Basically what’s going on, is that Americans are moving to communities that align more with their politics. Liberals are moving to liberal areas, and conservatives are moving to conservative communities. It’s been going on for decades. When Jimmy Carter was elected in 1976, 26.8% of Americans lived in landslide counties; that is counties where the president won or lost by 20% of the vote.
By 2004, 48.3% of the population lived in these counties. This trend continues to worsen. As Americans move to their preferred geographic bubbles, they face less exposure to opposing viewpoints, and their own opinions become more extreme. This trend is at the heart of why politics have become so polarizing in America.
We’re also seeing the same trend emerge online with social media. Despite the fact that the internet allows us to be exposed to more opinions that ever before, people choose to follow online voices that they already agree with. They’re slipping into digital bubbles that are comparable to their geographic bubbles.

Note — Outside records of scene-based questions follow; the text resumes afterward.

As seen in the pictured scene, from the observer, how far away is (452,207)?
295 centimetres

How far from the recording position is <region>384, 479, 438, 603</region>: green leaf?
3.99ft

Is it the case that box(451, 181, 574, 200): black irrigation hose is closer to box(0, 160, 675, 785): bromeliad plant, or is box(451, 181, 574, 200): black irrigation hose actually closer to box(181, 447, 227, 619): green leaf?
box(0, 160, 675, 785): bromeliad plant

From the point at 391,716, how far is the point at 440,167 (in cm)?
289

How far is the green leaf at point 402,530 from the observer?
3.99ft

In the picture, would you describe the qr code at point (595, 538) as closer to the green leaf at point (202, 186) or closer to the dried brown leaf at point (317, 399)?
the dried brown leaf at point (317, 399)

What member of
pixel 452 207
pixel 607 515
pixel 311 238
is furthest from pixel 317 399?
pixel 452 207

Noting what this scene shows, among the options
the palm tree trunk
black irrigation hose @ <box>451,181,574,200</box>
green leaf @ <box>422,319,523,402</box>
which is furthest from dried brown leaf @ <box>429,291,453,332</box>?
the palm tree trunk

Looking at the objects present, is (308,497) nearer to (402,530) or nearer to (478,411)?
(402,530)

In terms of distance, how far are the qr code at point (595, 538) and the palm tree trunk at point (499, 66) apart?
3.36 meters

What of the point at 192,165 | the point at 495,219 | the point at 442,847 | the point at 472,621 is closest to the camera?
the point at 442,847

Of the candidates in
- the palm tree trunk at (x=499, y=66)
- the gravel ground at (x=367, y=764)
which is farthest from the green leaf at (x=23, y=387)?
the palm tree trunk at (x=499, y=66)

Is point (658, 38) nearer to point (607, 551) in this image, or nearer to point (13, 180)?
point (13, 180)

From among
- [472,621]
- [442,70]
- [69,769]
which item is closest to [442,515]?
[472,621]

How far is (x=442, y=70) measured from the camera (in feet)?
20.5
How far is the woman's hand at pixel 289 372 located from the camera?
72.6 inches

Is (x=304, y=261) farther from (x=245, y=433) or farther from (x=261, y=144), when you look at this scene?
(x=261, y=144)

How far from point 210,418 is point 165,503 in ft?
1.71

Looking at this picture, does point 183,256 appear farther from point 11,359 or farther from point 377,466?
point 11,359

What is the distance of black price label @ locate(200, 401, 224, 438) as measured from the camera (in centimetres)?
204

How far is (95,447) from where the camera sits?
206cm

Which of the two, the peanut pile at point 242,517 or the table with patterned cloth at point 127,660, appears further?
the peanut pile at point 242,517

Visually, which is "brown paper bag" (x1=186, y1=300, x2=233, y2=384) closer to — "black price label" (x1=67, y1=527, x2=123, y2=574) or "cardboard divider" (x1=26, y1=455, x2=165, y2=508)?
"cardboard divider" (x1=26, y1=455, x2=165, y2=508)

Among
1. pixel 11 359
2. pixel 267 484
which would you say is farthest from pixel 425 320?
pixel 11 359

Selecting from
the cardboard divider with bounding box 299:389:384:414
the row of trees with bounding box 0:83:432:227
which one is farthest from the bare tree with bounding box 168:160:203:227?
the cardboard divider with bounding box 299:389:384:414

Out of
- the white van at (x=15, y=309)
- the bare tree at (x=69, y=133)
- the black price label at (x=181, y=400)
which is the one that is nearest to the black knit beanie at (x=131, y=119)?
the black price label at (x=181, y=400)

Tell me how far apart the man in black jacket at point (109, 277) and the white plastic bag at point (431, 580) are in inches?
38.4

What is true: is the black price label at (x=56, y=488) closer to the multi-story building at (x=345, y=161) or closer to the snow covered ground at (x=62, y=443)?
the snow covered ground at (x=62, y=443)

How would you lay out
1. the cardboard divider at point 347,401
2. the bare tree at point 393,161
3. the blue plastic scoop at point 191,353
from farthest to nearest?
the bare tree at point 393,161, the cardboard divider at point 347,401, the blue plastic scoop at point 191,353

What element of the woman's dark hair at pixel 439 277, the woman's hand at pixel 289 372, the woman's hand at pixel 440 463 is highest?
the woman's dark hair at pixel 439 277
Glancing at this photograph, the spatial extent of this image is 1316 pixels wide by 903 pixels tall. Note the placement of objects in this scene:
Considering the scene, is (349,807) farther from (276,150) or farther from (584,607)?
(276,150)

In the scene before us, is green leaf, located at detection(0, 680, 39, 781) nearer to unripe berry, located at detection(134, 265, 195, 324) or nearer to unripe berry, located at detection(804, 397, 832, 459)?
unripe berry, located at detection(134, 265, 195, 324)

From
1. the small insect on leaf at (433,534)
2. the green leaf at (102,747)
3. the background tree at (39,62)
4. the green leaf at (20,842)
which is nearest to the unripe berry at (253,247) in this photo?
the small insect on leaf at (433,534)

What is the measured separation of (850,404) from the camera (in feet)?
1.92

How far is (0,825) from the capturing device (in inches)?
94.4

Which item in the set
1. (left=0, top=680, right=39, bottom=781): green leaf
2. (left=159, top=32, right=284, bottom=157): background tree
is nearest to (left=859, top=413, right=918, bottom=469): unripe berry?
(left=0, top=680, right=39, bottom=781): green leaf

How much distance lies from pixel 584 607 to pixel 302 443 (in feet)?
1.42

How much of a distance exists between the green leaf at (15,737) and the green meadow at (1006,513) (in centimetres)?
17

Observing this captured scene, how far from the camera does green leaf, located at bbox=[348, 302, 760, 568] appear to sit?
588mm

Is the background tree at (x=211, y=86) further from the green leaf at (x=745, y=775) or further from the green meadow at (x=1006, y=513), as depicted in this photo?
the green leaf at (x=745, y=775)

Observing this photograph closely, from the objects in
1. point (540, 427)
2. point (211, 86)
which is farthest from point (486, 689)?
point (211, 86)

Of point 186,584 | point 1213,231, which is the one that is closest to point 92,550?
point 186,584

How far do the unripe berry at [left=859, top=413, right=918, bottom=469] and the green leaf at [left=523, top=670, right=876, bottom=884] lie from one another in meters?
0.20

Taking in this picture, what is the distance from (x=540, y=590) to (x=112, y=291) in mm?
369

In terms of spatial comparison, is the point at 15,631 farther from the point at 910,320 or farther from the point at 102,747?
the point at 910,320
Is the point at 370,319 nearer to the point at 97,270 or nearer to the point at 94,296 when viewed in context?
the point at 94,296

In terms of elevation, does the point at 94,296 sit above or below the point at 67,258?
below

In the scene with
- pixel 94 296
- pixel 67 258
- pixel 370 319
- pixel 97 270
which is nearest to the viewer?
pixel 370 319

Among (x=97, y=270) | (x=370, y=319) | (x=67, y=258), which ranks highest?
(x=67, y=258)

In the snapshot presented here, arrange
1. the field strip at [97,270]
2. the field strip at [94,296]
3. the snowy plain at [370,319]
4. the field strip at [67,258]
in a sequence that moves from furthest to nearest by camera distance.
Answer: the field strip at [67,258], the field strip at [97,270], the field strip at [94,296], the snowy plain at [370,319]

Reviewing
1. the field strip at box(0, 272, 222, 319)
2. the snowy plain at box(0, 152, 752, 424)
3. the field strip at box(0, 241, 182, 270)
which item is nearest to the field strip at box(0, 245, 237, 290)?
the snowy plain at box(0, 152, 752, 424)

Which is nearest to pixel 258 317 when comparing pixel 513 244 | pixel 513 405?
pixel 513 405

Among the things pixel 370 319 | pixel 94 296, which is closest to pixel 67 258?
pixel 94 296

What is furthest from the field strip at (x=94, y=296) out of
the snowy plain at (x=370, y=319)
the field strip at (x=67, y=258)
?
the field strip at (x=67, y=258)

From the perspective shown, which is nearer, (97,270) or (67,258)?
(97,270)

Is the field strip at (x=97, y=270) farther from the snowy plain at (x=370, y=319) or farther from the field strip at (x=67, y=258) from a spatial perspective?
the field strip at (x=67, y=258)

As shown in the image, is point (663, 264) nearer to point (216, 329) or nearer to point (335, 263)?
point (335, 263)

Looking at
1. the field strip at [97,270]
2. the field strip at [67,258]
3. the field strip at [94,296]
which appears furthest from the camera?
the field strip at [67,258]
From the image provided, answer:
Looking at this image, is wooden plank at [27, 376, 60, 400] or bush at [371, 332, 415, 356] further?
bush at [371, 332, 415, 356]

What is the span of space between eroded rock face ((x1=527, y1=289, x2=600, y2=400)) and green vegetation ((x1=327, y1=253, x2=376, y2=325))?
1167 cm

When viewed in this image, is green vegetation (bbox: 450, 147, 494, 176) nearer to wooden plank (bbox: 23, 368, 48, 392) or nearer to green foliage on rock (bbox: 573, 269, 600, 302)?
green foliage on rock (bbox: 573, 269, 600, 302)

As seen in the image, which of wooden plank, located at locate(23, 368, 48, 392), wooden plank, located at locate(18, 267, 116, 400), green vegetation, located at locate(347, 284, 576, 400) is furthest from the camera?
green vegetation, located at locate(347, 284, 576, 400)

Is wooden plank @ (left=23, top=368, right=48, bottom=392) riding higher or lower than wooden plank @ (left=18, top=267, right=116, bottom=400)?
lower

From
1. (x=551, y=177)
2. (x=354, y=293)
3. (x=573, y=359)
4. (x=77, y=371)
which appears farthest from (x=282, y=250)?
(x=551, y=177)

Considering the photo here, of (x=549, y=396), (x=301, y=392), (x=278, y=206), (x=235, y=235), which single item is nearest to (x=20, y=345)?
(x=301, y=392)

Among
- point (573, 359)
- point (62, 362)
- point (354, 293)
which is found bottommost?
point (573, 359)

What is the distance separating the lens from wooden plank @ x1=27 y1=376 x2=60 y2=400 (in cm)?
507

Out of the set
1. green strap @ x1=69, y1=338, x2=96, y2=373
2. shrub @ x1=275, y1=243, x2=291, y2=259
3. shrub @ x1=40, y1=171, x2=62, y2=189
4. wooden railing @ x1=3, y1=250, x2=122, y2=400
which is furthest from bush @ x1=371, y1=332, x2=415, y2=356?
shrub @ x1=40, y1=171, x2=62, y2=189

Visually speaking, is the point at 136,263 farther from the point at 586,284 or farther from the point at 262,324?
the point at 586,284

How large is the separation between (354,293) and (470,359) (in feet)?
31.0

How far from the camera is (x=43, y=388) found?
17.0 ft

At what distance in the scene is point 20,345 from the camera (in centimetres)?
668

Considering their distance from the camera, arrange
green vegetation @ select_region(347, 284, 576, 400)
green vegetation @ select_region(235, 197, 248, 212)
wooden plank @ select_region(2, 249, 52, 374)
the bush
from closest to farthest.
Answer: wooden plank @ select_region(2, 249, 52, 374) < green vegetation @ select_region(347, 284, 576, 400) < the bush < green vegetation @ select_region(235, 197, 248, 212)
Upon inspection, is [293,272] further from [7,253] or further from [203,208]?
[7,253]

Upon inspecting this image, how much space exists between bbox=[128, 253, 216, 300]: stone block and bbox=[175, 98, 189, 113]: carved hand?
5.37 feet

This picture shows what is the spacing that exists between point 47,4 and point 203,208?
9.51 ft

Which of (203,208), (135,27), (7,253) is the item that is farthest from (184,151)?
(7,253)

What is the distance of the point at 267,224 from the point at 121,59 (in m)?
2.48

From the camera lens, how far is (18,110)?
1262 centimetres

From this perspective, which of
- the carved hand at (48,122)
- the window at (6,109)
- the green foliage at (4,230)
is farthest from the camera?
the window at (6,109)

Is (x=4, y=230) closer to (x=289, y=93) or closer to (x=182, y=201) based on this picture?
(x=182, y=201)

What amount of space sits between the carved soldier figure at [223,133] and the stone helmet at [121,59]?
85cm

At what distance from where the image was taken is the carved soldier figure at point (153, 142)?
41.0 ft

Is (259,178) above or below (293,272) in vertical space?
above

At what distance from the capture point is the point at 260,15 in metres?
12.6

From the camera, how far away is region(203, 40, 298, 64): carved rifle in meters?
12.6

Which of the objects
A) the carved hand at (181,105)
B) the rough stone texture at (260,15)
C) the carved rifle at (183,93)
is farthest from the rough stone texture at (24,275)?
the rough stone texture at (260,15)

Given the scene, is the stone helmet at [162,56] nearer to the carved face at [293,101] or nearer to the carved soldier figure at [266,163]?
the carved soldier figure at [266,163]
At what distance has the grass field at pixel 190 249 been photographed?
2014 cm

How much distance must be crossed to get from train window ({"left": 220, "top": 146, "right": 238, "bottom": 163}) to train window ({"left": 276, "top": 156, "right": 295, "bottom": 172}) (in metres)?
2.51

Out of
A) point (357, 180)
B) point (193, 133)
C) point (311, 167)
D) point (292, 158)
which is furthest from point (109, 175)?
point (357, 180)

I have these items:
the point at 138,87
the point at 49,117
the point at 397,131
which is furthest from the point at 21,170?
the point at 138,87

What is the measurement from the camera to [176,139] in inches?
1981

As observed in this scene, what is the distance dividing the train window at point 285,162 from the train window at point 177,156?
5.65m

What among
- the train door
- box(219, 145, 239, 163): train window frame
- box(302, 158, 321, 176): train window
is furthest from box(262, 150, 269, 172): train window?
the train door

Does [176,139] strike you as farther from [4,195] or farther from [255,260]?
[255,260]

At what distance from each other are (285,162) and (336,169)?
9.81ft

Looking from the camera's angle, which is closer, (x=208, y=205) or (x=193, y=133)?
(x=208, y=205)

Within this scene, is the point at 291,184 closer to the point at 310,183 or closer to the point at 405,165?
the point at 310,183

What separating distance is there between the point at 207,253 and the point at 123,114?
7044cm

This trend is irreversible as far as I can tell. That’s because it’s tied to innovation. As our country became more interconnected with roads and Americans gained more mobility, we chose to move to like-minded places. We’re given the internet, the greatest source of information in human history, and we use it to seek out only the information that reinforces our current beliefs.
We’re self-sorting at every level. Because of this, Americans are only going to grow more extreme in their beliefs, and see people on the other side of the political spectrum as more alien.
You can see how this is creating the perfect breeding ground for a real, physical war. The polarization makes it easier to dehumanize the other side. The self-sorting creates definable geographic boundaries that are necessary for a war. It spawns two sides with beliefs that are so divergent, that they cannot coexist.
We’re becoming two distinct nations with two competing visions for what the country should be. Two visions that are diametrically opposed. We used to be a nation of many nations that was held together, because there was still some common ground on what it means to be an American above all else. Now we can’t even agree on that.
Once the last shreds of common ground and understanding dissipate, a moment that is rapidly approaching, another civil war will be impossible to avoid. I wish I knew what the solution is, but I don’t. All I can say is, unless Americans go out of their way to listen to people on other side, whatever that side may be, there’s going to be a lot of blood in the streets.